I love films that offer a peek into a world that I don’t really know that much about. I like that into of something that I don’t really understand. Those films can be a bunch of fun.
I’m also very interested in writing and directing debuts. I often find inspiration in see how these artists brought their vision to fruition.
In A World is one such film.
Right off the bat In A World is hilarious. Choosing to set a film in the world of voiceover talent is such a great conceit. Considering all of the Hollywood stories that have been told on the big screen, this one feels fresh and dynamic.
Plus it’s got to many different components working at once. It’s an underdog story, a romantic comedy and film about family all at once. And Bell pulls it off deftly. None of those elements feel forced or out of the place, they all happily coesist in the world that she created.
In fact the only real qualm I have with the film is that basically all of the major players in the film get a resolution, except for Ken Marino’s Gustav.
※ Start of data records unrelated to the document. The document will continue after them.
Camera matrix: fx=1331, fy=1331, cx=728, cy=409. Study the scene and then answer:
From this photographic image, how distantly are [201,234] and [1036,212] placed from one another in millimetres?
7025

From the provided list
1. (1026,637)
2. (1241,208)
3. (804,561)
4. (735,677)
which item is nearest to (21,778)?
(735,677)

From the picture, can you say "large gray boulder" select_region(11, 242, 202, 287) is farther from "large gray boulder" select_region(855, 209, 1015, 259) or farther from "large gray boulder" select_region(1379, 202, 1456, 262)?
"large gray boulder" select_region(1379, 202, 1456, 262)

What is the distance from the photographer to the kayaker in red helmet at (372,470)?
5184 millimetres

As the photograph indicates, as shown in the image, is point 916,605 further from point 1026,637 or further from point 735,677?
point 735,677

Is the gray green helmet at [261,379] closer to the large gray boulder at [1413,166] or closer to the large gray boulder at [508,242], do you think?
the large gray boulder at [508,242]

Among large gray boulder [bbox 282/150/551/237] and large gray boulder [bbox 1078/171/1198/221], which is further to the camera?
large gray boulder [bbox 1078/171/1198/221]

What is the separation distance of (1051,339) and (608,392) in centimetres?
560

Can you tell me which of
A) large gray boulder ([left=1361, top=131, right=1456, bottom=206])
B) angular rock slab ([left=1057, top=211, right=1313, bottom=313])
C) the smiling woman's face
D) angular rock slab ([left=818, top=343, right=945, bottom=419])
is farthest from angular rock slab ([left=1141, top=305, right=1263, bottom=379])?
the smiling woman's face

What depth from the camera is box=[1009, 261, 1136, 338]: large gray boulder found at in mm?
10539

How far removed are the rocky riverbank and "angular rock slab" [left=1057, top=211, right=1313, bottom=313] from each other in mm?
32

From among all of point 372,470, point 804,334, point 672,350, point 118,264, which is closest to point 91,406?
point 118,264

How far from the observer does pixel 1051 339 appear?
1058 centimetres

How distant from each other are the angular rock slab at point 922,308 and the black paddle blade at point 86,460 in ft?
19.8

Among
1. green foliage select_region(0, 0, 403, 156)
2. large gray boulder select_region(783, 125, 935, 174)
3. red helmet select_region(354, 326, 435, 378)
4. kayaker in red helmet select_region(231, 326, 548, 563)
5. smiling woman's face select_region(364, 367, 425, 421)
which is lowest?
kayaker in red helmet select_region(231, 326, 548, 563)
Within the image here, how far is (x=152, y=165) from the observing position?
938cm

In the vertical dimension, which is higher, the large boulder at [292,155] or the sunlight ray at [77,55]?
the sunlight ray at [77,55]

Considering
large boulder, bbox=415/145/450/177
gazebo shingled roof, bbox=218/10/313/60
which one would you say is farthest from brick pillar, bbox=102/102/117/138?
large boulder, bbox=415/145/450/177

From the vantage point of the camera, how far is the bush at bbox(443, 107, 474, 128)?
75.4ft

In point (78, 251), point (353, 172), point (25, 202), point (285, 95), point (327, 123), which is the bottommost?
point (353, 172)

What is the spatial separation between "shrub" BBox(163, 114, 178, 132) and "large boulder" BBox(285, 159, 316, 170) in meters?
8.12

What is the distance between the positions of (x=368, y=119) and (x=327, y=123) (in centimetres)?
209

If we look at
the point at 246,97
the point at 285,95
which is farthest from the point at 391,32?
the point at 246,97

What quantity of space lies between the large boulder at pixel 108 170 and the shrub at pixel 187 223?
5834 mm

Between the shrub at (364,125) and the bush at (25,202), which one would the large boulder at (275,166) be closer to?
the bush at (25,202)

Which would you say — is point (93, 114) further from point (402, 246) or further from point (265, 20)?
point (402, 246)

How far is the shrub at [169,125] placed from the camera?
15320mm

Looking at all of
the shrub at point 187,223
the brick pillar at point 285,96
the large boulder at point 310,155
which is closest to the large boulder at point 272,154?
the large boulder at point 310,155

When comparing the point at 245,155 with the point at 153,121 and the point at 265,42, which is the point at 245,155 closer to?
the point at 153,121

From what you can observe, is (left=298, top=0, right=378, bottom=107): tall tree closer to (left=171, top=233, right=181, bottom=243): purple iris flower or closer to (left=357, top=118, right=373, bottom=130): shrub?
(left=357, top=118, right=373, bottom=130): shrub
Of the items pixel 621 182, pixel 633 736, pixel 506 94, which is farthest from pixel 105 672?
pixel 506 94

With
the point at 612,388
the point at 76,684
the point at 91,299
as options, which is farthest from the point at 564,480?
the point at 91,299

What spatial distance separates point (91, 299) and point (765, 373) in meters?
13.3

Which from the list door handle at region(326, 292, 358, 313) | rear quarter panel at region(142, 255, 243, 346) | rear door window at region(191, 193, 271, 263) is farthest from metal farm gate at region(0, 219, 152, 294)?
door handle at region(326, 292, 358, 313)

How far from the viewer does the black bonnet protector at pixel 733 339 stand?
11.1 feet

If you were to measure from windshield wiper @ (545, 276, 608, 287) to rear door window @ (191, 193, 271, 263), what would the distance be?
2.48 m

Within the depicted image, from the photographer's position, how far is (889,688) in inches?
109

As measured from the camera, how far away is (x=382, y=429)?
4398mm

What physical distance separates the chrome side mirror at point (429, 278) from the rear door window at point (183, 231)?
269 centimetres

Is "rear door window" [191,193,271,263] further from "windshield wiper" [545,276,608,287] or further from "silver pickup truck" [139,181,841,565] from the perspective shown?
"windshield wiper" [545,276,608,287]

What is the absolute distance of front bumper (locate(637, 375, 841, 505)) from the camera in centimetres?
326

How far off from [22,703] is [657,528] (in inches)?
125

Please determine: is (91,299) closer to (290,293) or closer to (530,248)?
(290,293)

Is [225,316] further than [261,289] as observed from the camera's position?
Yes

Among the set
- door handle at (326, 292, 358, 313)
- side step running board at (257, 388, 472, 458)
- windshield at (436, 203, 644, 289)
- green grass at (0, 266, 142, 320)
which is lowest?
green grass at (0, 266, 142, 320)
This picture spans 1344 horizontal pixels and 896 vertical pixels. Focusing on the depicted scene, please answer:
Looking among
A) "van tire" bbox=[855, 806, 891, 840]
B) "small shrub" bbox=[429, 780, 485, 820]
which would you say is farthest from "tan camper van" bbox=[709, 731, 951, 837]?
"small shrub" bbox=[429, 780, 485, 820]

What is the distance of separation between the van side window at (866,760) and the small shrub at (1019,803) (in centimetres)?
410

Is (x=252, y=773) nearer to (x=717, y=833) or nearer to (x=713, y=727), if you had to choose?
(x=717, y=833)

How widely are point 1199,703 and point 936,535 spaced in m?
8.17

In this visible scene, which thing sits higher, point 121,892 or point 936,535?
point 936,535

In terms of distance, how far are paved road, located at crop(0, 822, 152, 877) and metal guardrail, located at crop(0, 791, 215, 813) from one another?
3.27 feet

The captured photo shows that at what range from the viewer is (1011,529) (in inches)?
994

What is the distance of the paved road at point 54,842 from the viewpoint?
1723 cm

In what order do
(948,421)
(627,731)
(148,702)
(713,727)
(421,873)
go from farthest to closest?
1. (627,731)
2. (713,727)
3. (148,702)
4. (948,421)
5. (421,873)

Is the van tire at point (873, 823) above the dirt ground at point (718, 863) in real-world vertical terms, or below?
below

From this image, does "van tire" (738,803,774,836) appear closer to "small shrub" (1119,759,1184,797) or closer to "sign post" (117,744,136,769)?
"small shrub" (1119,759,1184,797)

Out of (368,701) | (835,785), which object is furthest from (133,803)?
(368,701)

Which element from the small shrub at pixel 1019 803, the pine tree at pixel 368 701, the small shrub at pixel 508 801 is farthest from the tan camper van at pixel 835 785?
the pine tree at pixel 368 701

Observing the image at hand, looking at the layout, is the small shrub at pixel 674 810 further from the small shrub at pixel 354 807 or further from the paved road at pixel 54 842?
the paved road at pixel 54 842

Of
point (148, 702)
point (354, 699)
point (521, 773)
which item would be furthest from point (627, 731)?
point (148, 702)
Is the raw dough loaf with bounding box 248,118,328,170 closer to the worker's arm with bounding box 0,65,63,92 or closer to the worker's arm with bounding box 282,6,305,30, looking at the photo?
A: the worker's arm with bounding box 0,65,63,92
He doesn’t really have a moment at Golden Trailer Awards, nor does he pop up in the epilogue. We don’t really know what happens to this character, who is a huge part of the story and action throughout.
It’s a minor flaw, but it’s there.
In A World also makes great use of music. The music in this film is so perfectly spot on. As a longtime Gerry Rafferty fan, I was slayed to see his stuff used as a reconciliation song.
I will say that I’m pretty much over seeing Hip-Hop used by white people for comedic effect. The karaoke scene with Ice Cube’s “It Was a Good Day” sort of rubbed me the wrong way.
The last time the juxtaposition between white people and Hip-Hop was used as effective comedy was in Office Space. I’m totally over it at this point.
All in all, In a World is a solid debut of someone who will hopefully become a powerful voice in entertainment.